__Brief 1__.
Please lay out the five numbered records at the end, below the discussion, as a Markdown table with the columns Row and Line, one line per row, skipping blank lines. Leave the pictures out of the answer.

__Selected passage__.
So, IMO it's really a question of how much you care about status vs. any thing else. 50 year old with 90 million in the bank are a dime a dozen in some circles, where a CFO at Google get's a long list of people paid to do what they say.
This sounds like something a young person would say. It's certainly not what most successful "professionals" would say. Most professionals feel like they're on a work treadmill same as everyone else, except they're doing it to support a more expensive house, more expensive cars, more expensive clothes, more expensive food, more expensive education for their kids, more expensive frills than people who make less money.
The consumer society we live in encourages/creates spending patterns that almost unavoidably rise right along with our salaries. These patterns of high spending then feel like they're "necessary" and they raise the bar for what feels like a safe retirement nest egg. It is possible to avoid this consumer-society treadmill, but it's not easy -- it requires swimming against the stream -- and a relatively small percentage of people do it. Avoiding it is basically what the Mr. Money Mustache website (referred to in other posts in this thread) is about, and it's interesting to note that the people who seem to gravitate to that plan often retire with a fraction of what "professionals" would consider a safe retirement nest egg.
Another factor that comes into play is your mental balance. A man with a $50k watch is a lot more worried about what his wrist bumps into than a man with a $50 one.
First time I ever heard about this, actually.
Look, I generally support your point, but even the gap between a 25k and a 75k one is big. Having a 100k, 1 million or 10 million are vastly different.
There are people who feel financially insecure even with tens of millions in their accounts, and then there is a friend of mine who walked away with $1.2M after selling his house during the dot com run-up and moved to Boise, IA. He's been there ever since and really loves it.

__Records for processing__.

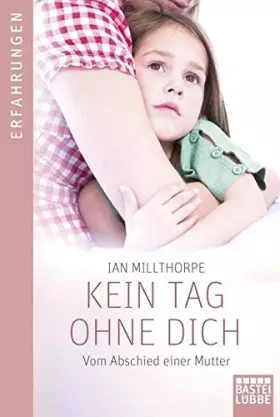 Couverture du produit · Kein Tag ohne dich: Vom Abschied einer Mutter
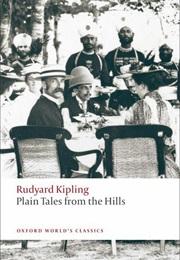 Plain Tales From the Hills (Rudyard Kipling)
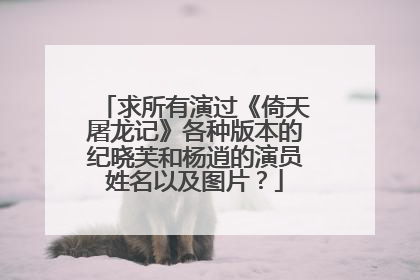 求所有演过《倚天屠龙记》各种版本的纪晓芙和杨逍的演员姓名以及图片?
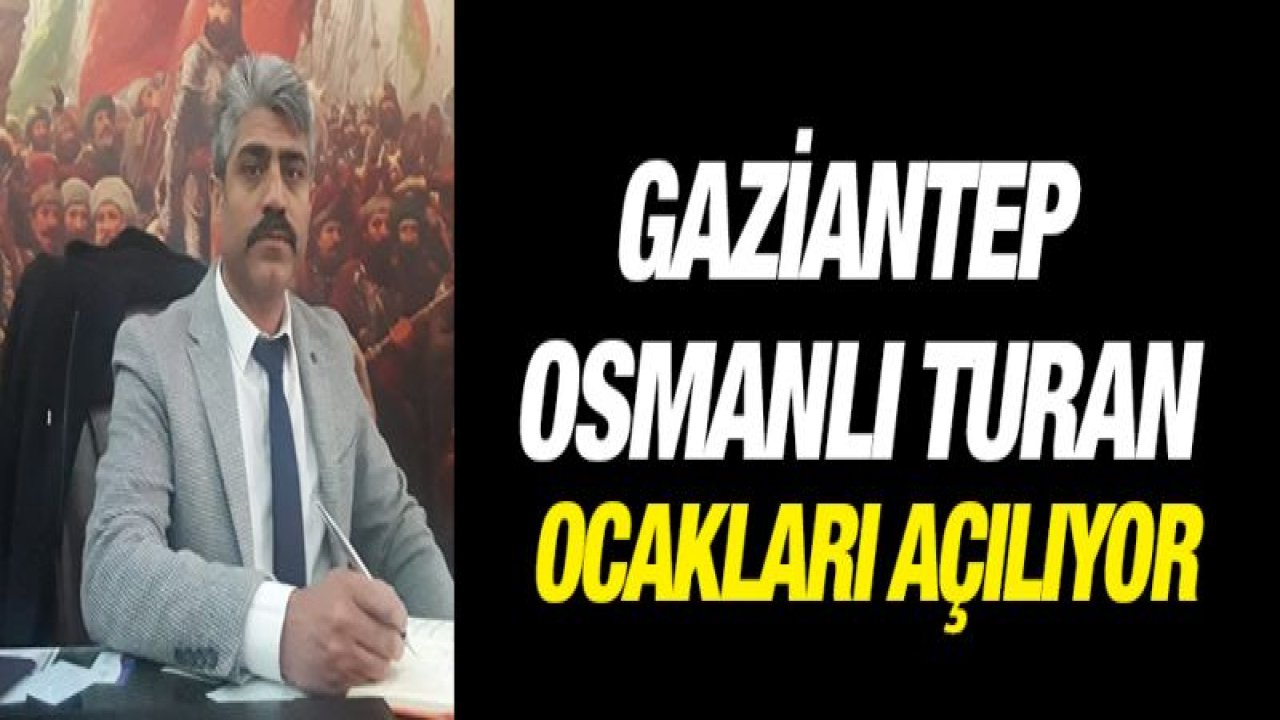 GAZİANTEP OSMANLI TURAN OCAKLARI AÇILIYOR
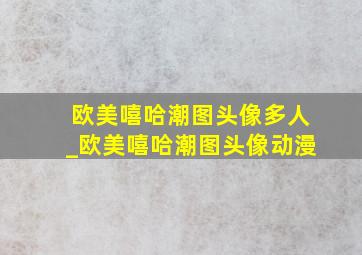 欧美嘻哈潮图头像多人_欧美嘻哈潮图头像动漫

__Brief 2__.
Output, word for word, the part of the discussion on money and status from "So, IMO it's" to "what they say.".

__Solution 1__.
| Row | Line |
|---|---|
| 1 |  Couverture du produit · Kein Tag ohne dich: Vom Abschied einer Mutter |
| 2 |  Plain Tales From the Hills (Rudyard Kipling) |
| 3 |  求所有演过《倚天屠龙记》各种版本的纪晓芙和杨逍的演员姓名以及图片? |
| 4 |  GAZİANTEP OSMANLI TURAN OCAKLARI AÇILIYOR |
| 5 |  欧美嘻哈潮图头像多人_欧美嘻哈潮图头像动漫 |

__Solution 2__.
So, IMO it's really a question of how much you care about status vs. any thing else. 50 year old with 90 million in the bank are a dime a dozen in some circles, where a CFO at Google get's a long list of people paid to do what they say.